Extract exactly and only the lines of the data below, starting at the line with "Reviewing flat screen" and stopping after the final line.

* **Dataset rows**
- - -
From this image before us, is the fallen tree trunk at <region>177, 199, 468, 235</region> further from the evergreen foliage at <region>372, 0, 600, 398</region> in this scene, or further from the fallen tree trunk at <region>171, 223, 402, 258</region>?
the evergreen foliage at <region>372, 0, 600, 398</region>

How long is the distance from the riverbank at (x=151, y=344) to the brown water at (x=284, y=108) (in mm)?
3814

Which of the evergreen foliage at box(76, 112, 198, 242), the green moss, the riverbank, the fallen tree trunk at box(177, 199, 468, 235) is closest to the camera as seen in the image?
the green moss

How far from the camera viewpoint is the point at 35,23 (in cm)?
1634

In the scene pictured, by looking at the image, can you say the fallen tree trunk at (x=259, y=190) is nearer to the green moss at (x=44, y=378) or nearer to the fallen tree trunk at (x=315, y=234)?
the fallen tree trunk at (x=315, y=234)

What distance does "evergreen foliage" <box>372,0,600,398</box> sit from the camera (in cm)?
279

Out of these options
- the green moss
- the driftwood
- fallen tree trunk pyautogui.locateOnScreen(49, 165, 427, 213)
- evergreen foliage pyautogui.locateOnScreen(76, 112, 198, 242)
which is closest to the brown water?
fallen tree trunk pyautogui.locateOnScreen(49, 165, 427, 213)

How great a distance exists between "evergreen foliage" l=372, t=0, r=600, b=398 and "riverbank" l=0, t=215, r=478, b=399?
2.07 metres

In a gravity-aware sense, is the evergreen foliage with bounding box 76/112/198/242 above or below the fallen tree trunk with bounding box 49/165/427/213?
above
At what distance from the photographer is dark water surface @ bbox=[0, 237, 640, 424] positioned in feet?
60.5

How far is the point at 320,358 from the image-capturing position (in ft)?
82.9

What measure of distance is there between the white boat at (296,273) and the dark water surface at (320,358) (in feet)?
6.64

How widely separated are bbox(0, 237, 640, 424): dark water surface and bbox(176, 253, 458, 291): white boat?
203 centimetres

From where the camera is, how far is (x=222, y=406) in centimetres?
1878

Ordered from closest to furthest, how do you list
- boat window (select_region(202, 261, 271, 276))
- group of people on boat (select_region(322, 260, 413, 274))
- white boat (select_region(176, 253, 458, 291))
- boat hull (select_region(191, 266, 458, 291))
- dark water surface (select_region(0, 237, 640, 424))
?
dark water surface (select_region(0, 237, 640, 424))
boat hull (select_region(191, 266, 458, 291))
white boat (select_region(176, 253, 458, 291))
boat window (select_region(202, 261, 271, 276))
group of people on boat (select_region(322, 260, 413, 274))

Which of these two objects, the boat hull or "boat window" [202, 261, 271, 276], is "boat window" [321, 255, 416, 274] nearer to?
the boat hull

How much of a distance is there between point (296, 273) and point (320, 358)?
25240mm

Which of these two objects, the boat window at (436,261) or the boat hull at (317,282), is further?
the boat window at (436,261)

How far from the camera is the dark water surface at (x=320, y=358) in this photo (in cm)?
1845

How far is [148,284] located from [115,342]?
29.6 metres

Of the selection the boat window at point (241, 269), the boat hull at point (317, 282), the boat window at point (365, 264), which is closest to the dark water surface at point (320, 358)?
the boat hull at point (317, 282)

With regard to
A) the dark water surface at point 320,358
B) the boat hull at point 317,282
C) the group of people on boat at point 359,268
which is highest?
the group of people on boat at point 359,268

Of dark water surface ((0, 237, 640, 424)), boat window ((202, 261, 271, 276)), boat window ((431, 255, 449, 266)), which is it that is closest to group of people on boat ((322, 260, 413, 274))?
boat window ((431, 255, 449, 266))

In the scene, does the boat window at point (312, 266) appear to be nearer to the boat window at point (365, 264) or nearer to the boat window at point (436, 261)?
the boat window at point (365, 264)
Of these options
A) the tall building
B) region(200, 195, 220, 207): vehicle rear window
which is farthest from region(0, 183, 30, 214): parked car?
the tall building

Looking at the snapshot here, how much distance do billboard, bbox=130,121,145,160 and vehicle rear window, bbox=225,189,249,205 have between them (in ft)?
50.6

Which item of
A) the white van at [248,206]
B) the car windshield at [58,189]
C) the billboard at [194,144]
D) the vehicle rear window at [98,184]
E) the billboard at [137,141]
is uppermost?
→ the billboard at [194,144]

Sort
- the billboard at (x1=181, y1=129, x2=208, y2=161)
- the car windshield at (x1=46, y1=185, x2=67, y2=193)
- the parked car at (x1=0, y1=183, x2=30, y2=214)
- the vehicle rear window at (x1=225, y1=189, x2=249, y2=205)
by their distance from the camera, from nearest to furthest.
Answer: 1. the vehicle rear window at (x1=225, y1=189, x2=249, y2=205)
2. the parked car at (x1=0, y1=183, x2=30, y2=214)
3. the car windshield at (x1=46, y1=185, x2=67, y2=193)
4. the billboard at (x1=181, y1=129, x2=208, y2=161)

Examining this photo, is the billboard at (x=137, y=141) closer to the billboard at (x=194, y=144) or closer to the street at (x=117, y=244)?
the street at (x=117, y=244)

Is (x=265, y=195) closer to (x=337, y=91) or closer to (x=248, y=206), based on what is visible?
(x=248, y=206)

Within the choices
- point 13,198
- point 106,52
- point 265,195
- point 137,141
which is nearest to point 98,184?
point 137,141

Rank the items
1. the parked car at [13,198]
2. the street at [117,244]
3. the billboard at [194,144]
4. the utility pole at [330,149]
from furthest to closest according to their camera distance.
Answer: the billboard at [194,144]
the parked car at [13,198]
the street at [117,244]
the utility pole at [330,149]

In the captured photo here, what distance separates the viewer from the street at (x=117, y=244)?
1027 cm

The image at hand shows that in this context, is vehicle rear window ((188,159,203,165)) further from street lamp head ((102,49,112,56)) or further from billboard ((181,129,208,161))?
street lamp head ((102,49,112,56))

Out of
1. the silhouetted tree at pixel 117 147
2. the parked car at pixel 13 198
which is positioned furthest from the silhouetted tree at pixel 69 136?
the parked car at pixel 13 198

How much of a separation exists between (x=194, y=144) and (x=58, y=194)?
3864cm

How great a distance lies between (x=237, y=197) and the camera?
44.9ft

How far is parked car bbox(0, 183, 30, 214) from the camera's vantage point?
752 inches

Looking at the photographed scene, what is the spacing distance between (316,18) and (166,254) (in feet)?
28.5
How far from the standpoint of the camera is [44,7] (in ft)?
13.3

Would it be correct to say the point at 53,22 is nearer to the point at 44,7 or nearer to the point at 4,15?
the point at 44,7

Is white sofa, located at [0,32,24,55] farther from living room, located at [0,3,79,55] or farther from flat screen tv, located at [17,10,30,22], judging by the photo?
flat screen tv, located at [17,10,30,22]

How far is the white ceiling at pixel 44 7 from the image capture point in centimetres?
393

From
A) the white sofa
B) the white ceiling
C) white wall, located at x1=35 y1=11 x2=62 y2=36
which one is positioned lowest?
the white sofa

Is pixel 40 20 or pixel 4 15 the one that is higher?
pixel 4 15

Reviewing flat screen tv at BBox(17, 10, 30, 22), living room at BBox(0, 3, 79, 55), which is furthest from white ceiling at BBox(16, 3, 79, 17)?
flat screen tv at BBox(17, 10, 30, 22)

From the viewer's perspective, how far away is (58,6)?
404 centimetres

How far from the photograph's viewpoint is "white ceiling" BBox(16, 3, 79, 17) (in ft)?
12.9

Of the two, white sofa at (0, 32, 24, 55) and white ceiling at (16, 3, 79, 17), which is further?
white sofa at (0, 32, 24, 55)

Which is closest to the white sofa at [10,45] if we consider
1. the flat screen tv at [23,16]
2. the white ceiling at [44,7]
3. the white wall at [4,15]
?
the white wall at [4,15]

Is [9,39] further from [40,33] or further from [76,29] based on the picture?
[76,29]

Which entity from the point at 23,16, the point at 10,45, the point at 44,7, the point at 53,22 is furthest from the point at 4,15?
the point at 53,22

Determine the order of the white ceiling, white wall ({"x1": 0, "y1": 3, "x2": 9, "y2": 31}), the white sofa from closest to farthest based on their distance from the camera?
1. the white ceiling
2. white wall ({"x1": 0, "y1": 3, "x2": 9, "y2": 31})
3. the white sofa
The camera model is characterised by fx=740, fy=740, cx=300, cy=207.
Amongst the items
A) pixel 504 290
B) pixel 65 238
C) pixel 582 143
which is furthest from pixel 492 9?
- - -
* **EXERCISE RESPONSE**
Reviewing flat screen tv at BBox(17, 10, 30, 22), living room at BBox(0, 3, 79, 55), which is furthest from white ceiling at BBox(16, 3, 79, 17)?
flat screen tv at BBox(17, 10, 30, 22)

From the viewer's perspective, how far away is (58,6)?
404 centimetres

How far from the photograph's viewpoint is "white ceiling" BBox(16, 3, 79, 17) (in ft)?
12.9

Of the two, white sofa at (0, 32, 24, 55) and white ceiling at (16, 3, 79, 17), which is further?
white sofa at (0, 32, 24, 55)

Which is closest to the white sofa at [10,45] if we consider
1. the flat screen tv at [23,16]
2. the white ceiling at [44,7]
3. the white wall at [4,15]
?
the white wall at [4,15]

Is [9,39] further from [40,33] or further from [76,29] based on the picture?
[76,29]

Which entity from the point at 23,16, the point at 10,45, the point at 44,7, the point at 53,22 is furthest from the point at 4,15?
the point at 53,22

Determine the order of the white ceiling, white wall ({"x1": 0, "y1": 3, "x2": 9, "y2": 31}), the white sofa from closest to farthest based on their distance from the camera?
1. the white ceiling
2. white wall ({"x1": 0, "y1": 3, "x2": 9, "y2": 31})
3. the white sofa
The camera model is characterised by fx=740, fy=740, cx=300, cy=207.
Amongst the items
A) pixel 504 290
B) pixel 65 238
C) pixel 582 143
which is furthest from pixel 492 9?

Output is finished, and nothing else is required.